------ Text segment
Exadata Random Write I/O
While it is true Exadata offers the bandwidth for upwards of 1.5 million read IOPS (with low latency) in a full rack X2 configuration, the data sheet specification for random writes is a paltry 50,000 gross IOPS—or 25,000 with Automatic Storage Management normal redundancy. Applications do not exhibit 60:1 read to write ratios. Exadata bottlenecks on random writes long before an application can realize the Exadata Smart Flash Cache datasheet random read rates.
Exadata for DW/BI/Analytics
Oracle positions Exadata against products like EMC Greenplum for DW/BI/Analytics workloads. I fully understand this positioning because DW/BI is the primary use case for Exadata. In its inception Exadata addressed very important problems related to data flow. The situation as it stands today, however, is that Exadata addresses problems that no longer exist. Once again, allow me to explain.
The Scourge Of The Front-Side Bus Is Ancient History. That’s Important!
It was not long ago that provisioning ample bandwidth to Real Application Clusters for high-bandwidth scans was very difficult. I understand that. I also understand that, back in those days, commodity servers suffered from internal bandwidth problems limiting a server’s data-ingest capability from storage (PCI->CPU core). I speak of servers in the pre-Quick Path Interconnect (Nehalem EP) days. In those days it made little sense to connect more than, say, two active 4GFC fibre channel paths (~800 MB/s) to a server because the data would not flow unimpeded from storage to the processors. The bottleneck was the front-side bus choking off the flow of data from storage to processor cores. This fact essentially forced Oracle’s customers to create larger, more complex clusters for their RAC deployments just to accommodate the needed flow of data (throughput). That is, while some customers toiled with the most basic problems (e.g., storage connectivity), others solved that problem but still required larger clusters to get more front-side buses involved.
It wasn’t really about the processor cores. It was about the bus. Enter Exadata and storage offload processing.
Because the servers of yesteryear had bottlenecks between the storage adapters and the CPU cores (the front-side bus) it was necessary for Oracle to devise a means for reducing payload between storage and RAC host CPUs. Oracle chose to offload the I/O handling (calls to the Kernel for physical I/O), filtration and column projection to storage. This functionality is known as a Smart Scan. Let’s just forget for a moment that the majority of CPU-intensive processing, in a DW/BI query, occurs after filtration and projection (e.g., table joins, sort, aggregation, etc). Shame on me, I digress.
All right, so imagine for a moment that modern servers don’t really need the offload-processing “help” offered by Exadata? What if modern servers can actually handle data at extreme rates of throughput from storage, over PCI and into the processor cores without offloading the lower level I/O and filtration? Well, the answer to that comes down to how many processor cores are involved with the functionality that is offloaded to Exadata. That is a sophisticated topic, but I don’t think we are ready to tackle it yet because the majority of datacenter folks I interact with suffer from a bit of EarthStillFlat(tm) syndrome. That is, most folks don’t know their servers. They still think it takes lots and lots of processor cores to handle data flow like it did when processor cores were held hostage by front-side bus bottlenecks. In short, we can’t investigate how necessary offload processing is if we don’t know anything about the servers we intend to benefit with said offload. After all, Oracle database is the same software whether running on a Xeon 5600-based server in an Exadata rack or a Xeon 5600-based server not in an Exadata rack.
------------
------ Provided data
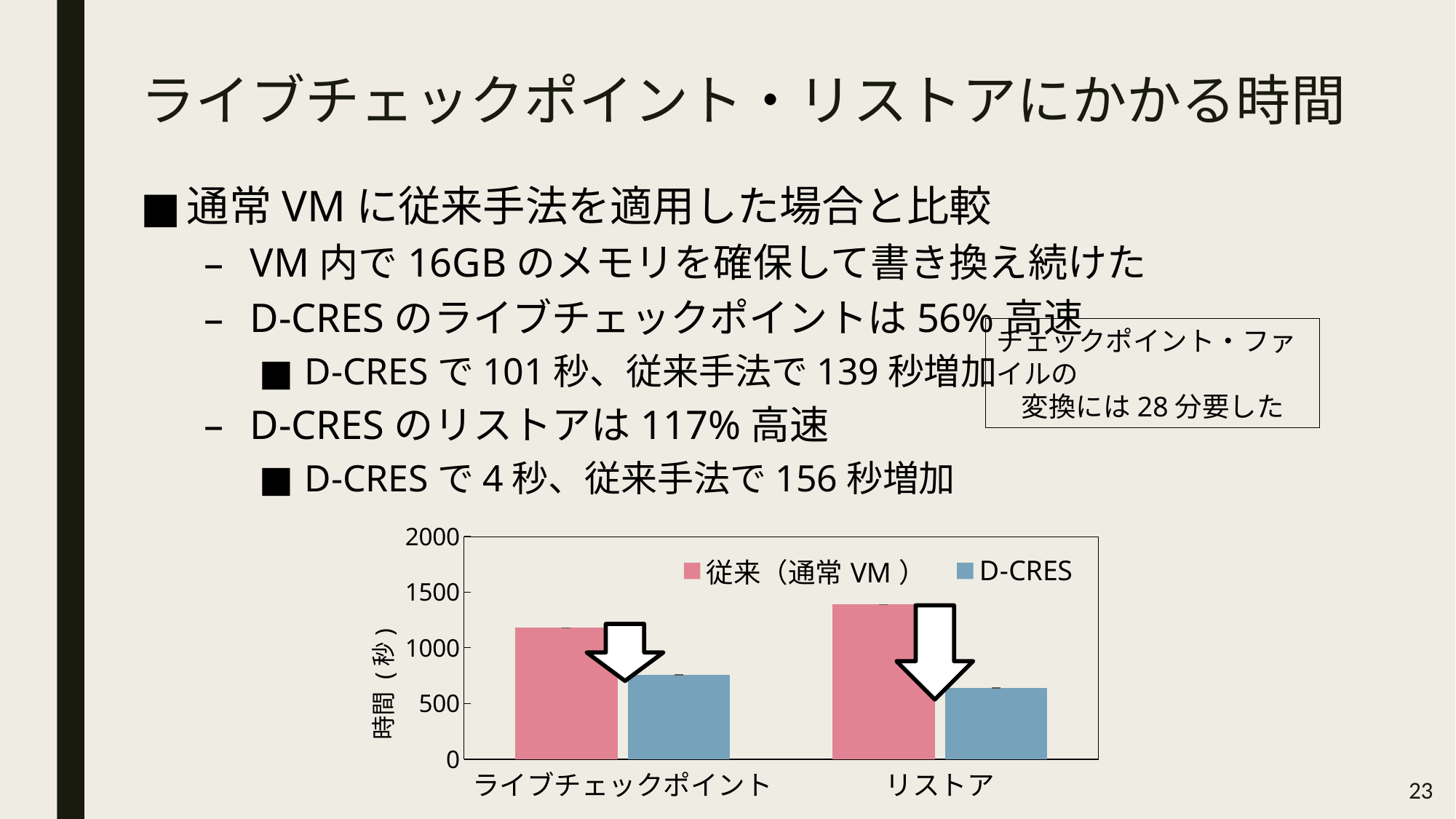
Is the D-CRES value for ライブチェックポイント greater or less than 1000? less What kind of chart is shown on the slide? bar chart What is the label of the y axis of the chart? 時間（秒） Is the 従来（通常 VM） value for リストア greater or less than 1500? less Is the 従来（通常 VM） value for ライブチェックポイント greater or less than 1000? greater How many series does the chart legend list? 2 Does the D-CRES series rise or fall from ライブチェックポイント to リストア? fall For リストア, which series has the larger value, 従来（通常 VM） or D-CRES? 従来（通常 VM） Which bar in the chart is the highest? 従来（通常 VM） for リストア How many categories are shown on the x axis of the chart? 2 What are the two series named in the chart legend? 従来（通常 VM）, D-CRES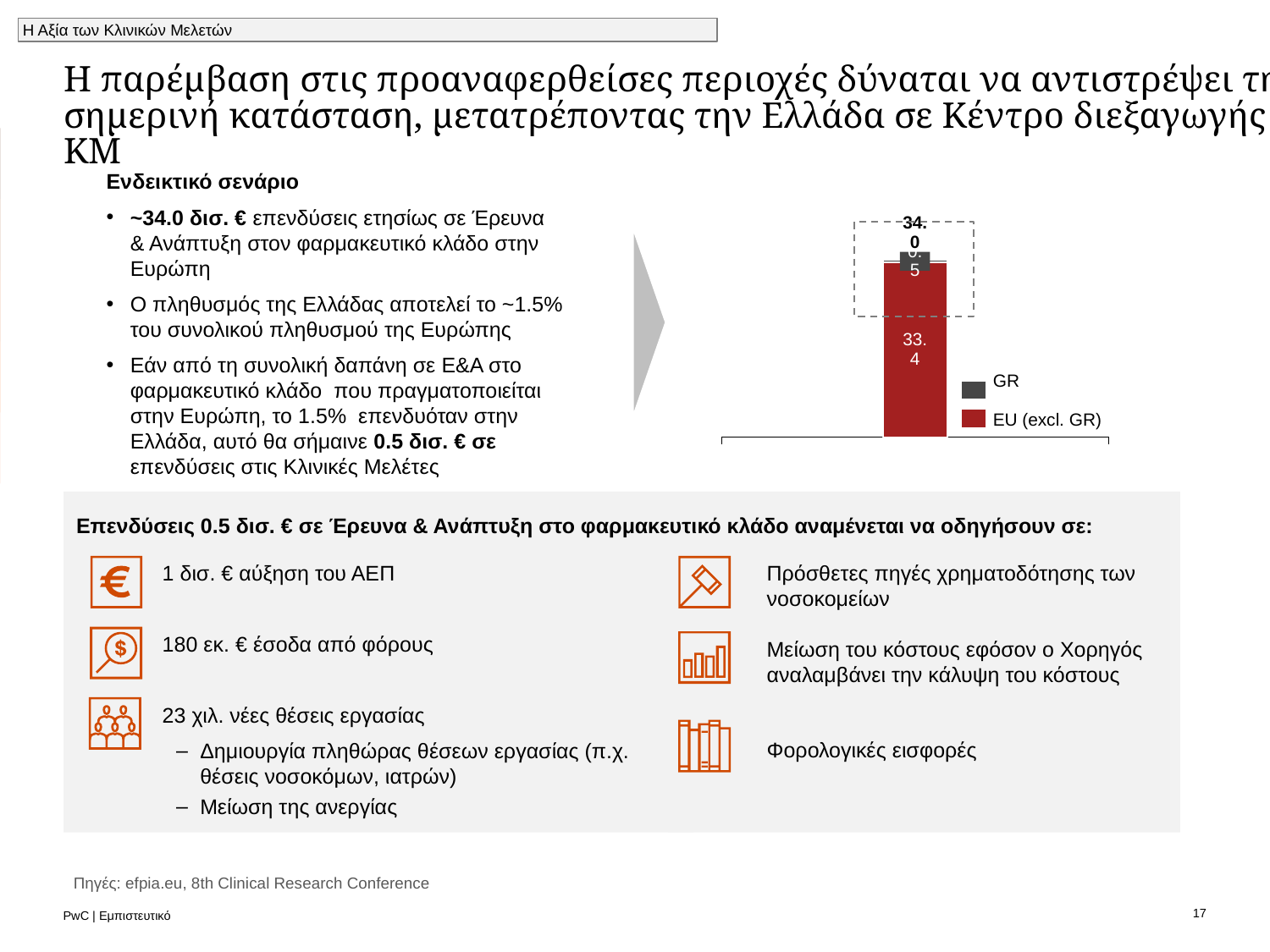
How many bars are plotted in the chart? 1 What is the difference between the EU (excl. GR) value and the GR value? 32.9 What is the total of the stacked bar? 34.0 What is the value of the GR segment of the bar? 0.5 Which series has the largest value in the bar? EU (excl. GR) What kind of chart is shown on the slide? Stacked bar chart What is the value of the EU (excl. GR) segment of the bar? 33.4 What colour represents EU (excl. GR) in the chart legend? Red Which series has the smallest value in the bar? GR How many series does the chart legend list? 2 Which segment is larger, GR or EU (excl. GR)? EU (excl. GR) What colour represents GR in the chart legend? Dark grey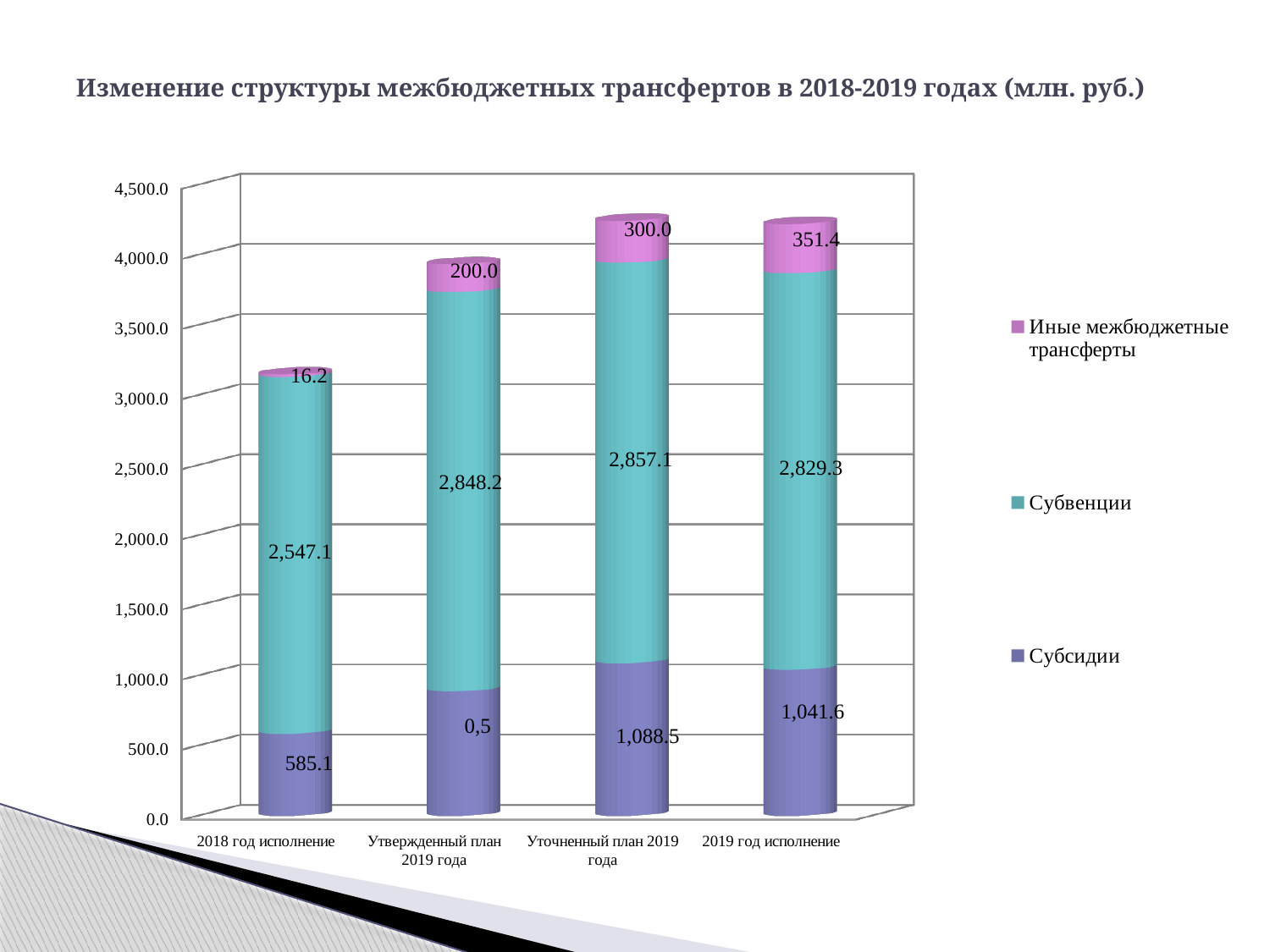
What is the value of Субсидии for 2019 год исполнение? 1,041.6 Which is larger: Субвенции for Уточненный план 2019 года or Субвенции for 2019 год исполнение? Уточненный план 2019 года Is the total height of the bar for Утвержденный план 2019 года greater or less than 3,500.0? greater What kind of chart is shown on the slide? Stacked bar chart How many categories are shown along the x axis? 4 Which category has the lowest value for Иные межбюджетные трансферты? 2018 год исполнение What is the value of Субвенции for 2018 год исполнение? 2,547.1 How many series does the legend list? 3 What is the difference between Иные межбюджетные трансферты for 2019 год исполнение and for Уточненный план 2019 года? 51.4 Which category has the highest value for Иные межбюджетные трансферты? 2019 год исполнение What is the value of Иные межбюджетные трансферты for Уточненный план 2019 года? 300.0 What is the total of the stacked bar for Уточненный план 2019 года? 4,245.6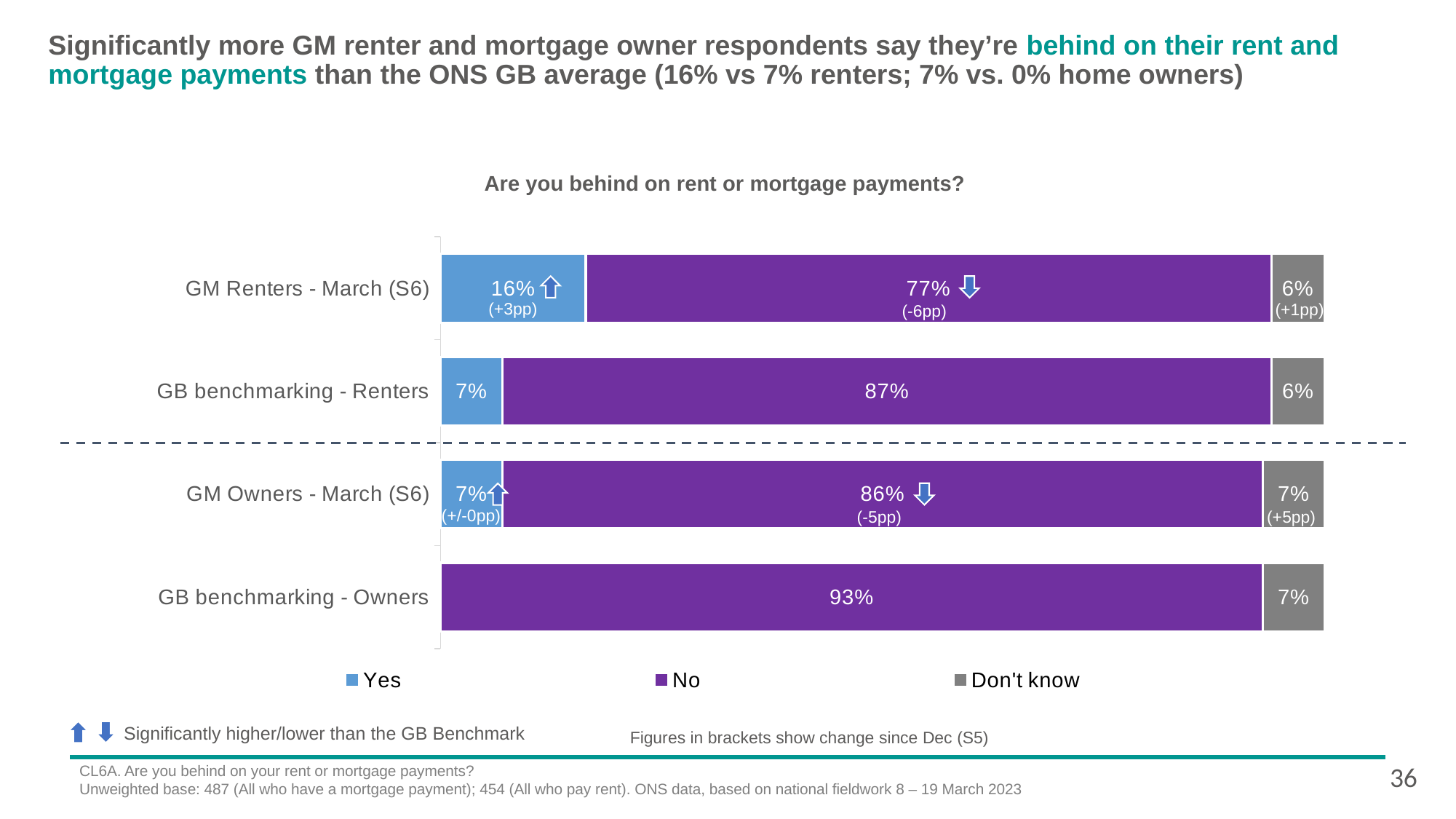
How many series does the legend list? 3 Which has a larger No percentage: GM Owners - March (S6) or GB benchmarking - Owners? GB benchmarking - Owners Which category has the highest No percentage? GB benchmarking - Owners What percentage of GB benchmarking - Renters answered No? 87% How many categories are shown on the chart? 4 What percentage of GM Renters - March (S6) answered Yes? 16% What is the difference in the Yes percentage between GM Renters - March (S6) and GB benchmarking - Renters? 9 percentage points What is the title of the chart? Are you behind on rent or mortgage payments? What type of chart is shown? Stacked bar chart Which category has the lowest No percentage? GM Renters - March (S6) What percentage of GB benchmarking - Owners answered No? 93% What percentage of GM Owners - March (S6) answered Don't know? 7%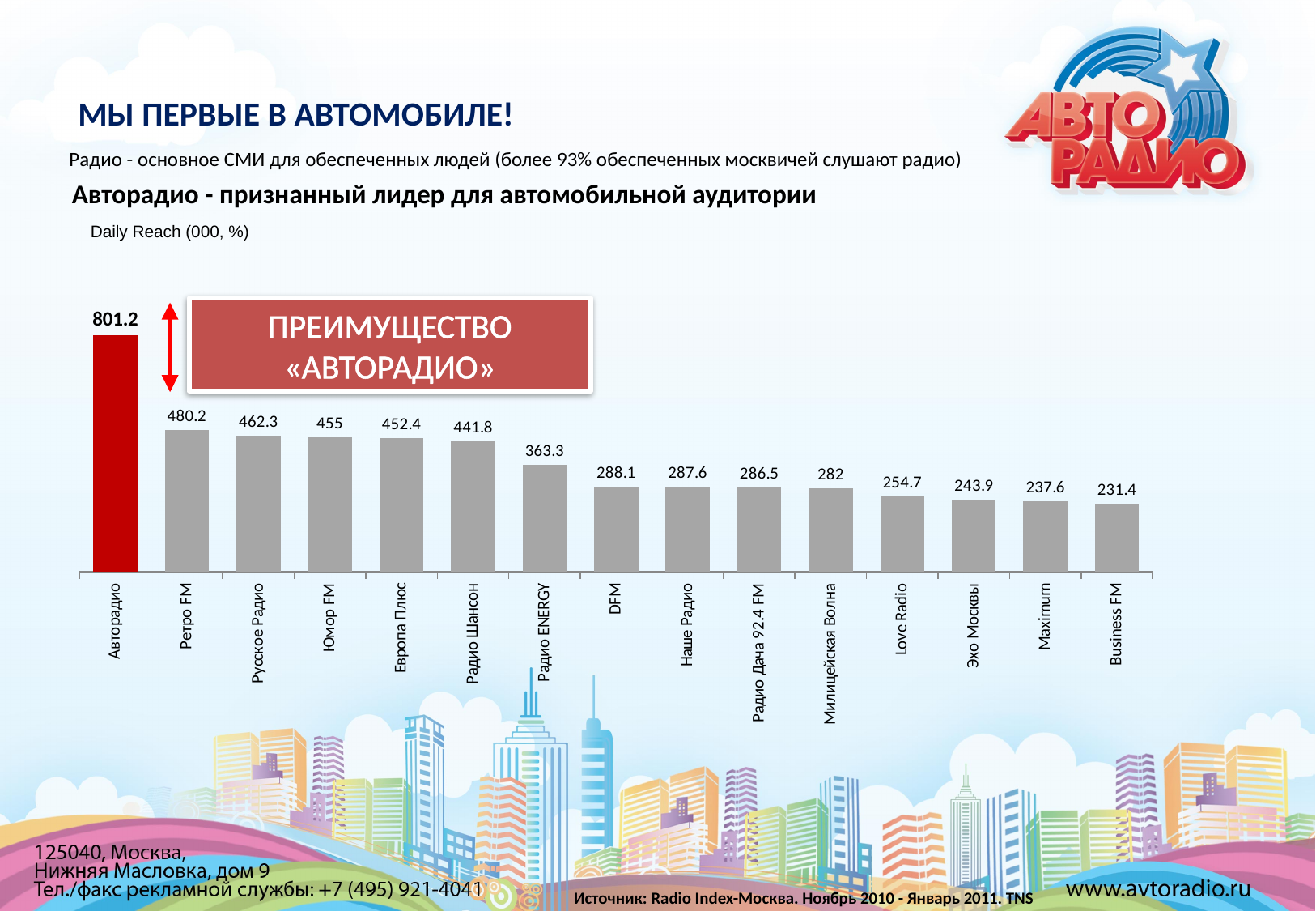
Do the values rise or fall from left to right along the x axis? Fall What kind of chart is shown on the slide? Bar chart Which radio station has the lowest Daily Reach value? Business FM What is the value shown for Business FM? 231.4 What is the value shown for Милицейская Волна? 282 How many radio stations are shown in the chart? 15 What is the difference between the values for Авторадио and Ретро FM? 321 Which radio station has the highest Daily Reach value? Авторадио Which has a larger value, Ретро FM or Русское Радио? Ретро FM What is the Daily Reach value for Авторадио? 801.2 What is the value shown for Радио ENERGY? 363.3 Which bar in the chart is coloured red? Авторадио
------------
■ Job ■
Answer these questions about the Exadata text:
(a) What is the data sheet figure for Exadata random writes with Automatic Storage Management normal redundancy?
(b) What approximate bandwidth do two active 4GFC fibre channel paths provide?
(c) What is the name for offloading I/O handling, filtration and column projection to storage?

■ Finished task ■
(a) 25,000 IOPS
(b) About 800 MB/s
(c) Smart Scan